▶ **DATA EXCERPT**
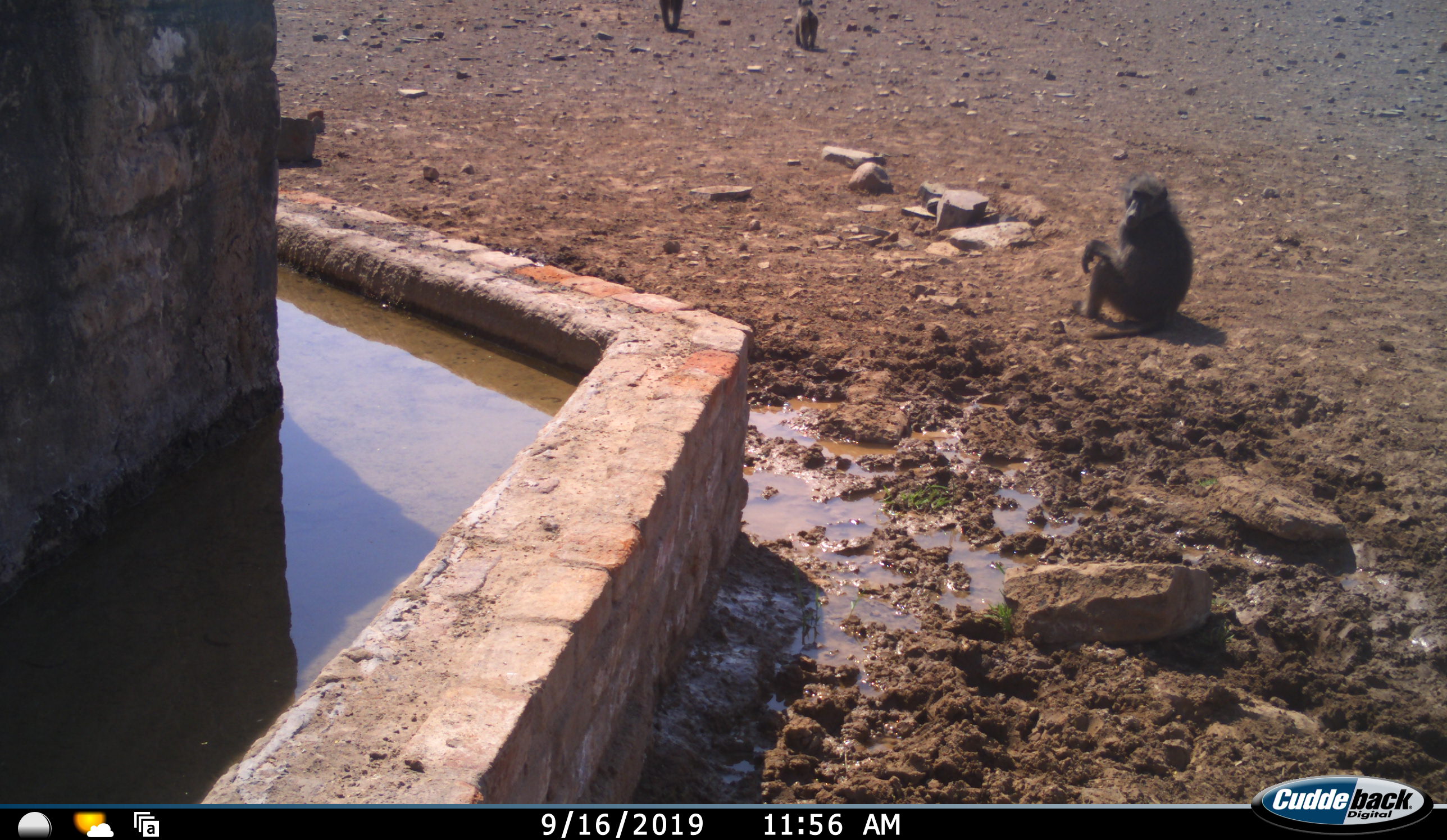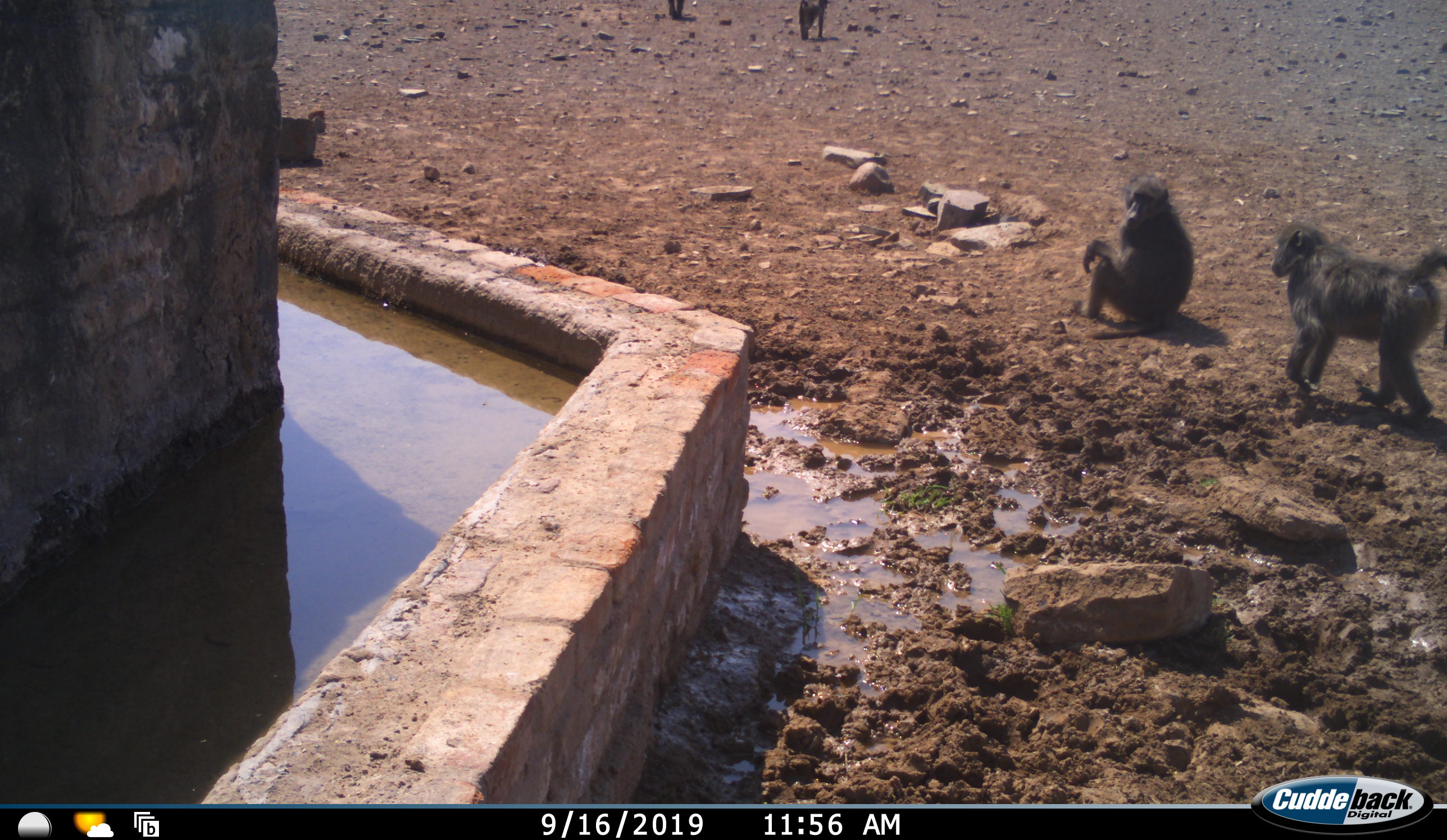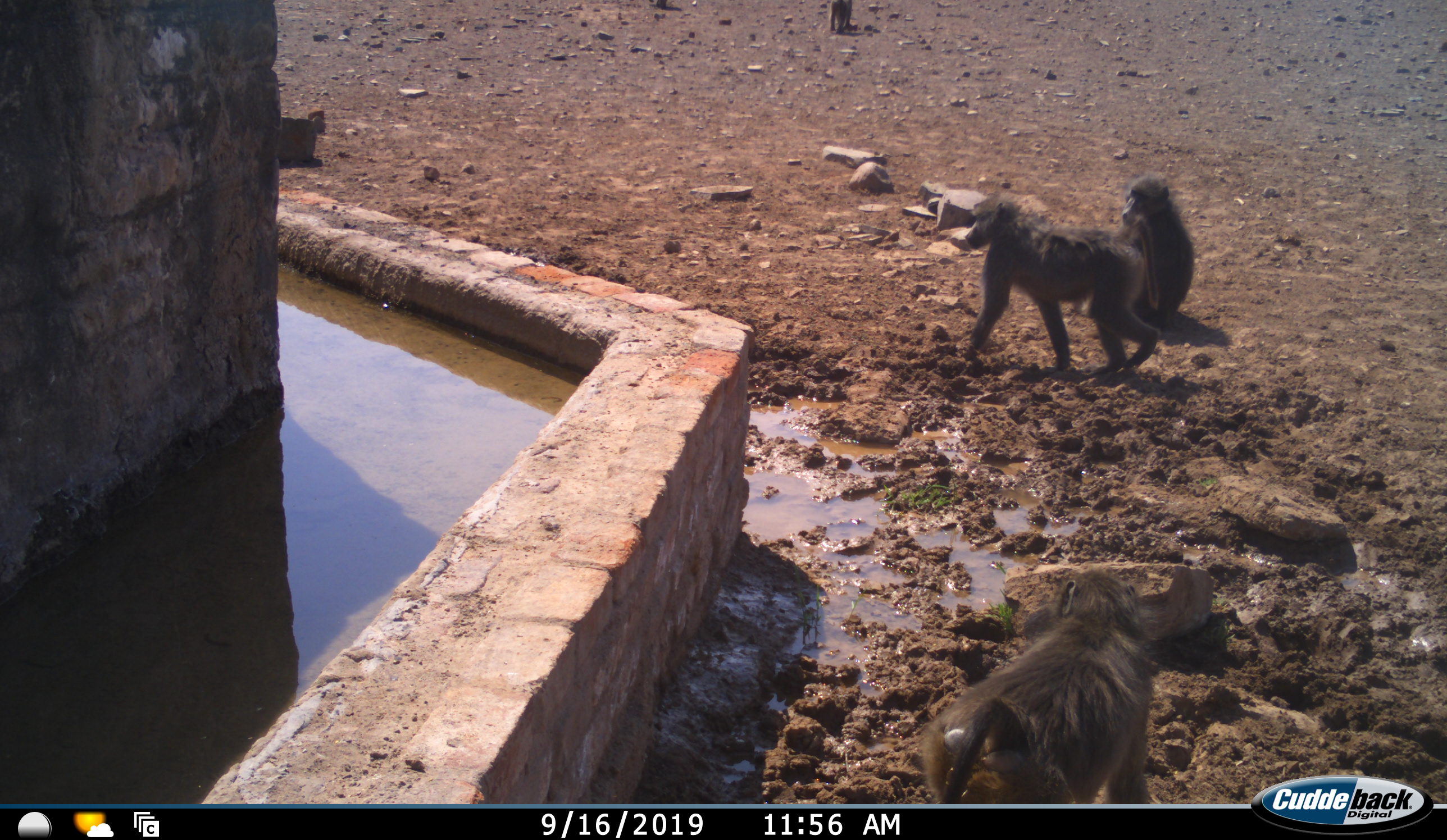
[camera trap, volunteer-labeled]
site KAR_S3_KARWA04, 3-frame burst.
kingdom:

▶ **INSTRUCTIONS FOR THE TASK**
Each line above gets copied exactly; leave the pictures out.

▶ **WORKED SOLUTION**
[camera trap, volunteer-labeled]
site KAR_S3_KARWA04, 3-frame burst.
kingdom:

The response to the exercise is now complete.